The hypothetical safety measures that would prevent the hypothetical explosive release of said hypothetical energy if a hypothetical terrorist shoots a hypothetic shaped charge thru the hypothetical device would hypothetically be several instead of one.
Hypothetically, one could split up such a hypothetical energy storage device in several smaller hypothetical devices that are separated by hypothetical armor, or other means of hypothetically preventing any hypothetical bullets or other hypothetical devices from penetrating all of the hypothetical energy storage devices at once.
This should, hypothetically, keep the size of the hypothetically resulting explosion small enough that it can be contained to a small part of this hypothetical energy storage plant.

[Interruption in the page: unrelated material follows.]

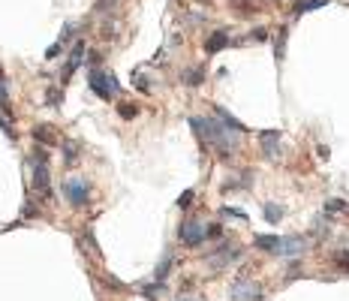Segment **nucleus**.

Seems your answer amounts to "you can't so don't build it". Well mdeminico, that is the answer afforded by skipjack.
I figured if prodded hard enough we might actually get an answer fronm one of them .

[Joseph Chikva]

Joseph, the point is that the failure starts at the point of weakness for the energy boundary.

First let's consider the case when superconducting condition losses via neutron flux.

[Joseph Chikva]

Seems your answer amounts to "you can't so don't build it". Well mdeminico, that is the answer afforded by skipjack.
I figured if prodded hard enough we might actually get an answer fronm one of them .

I think that if you put the wire into the plug, result would not be pleasant.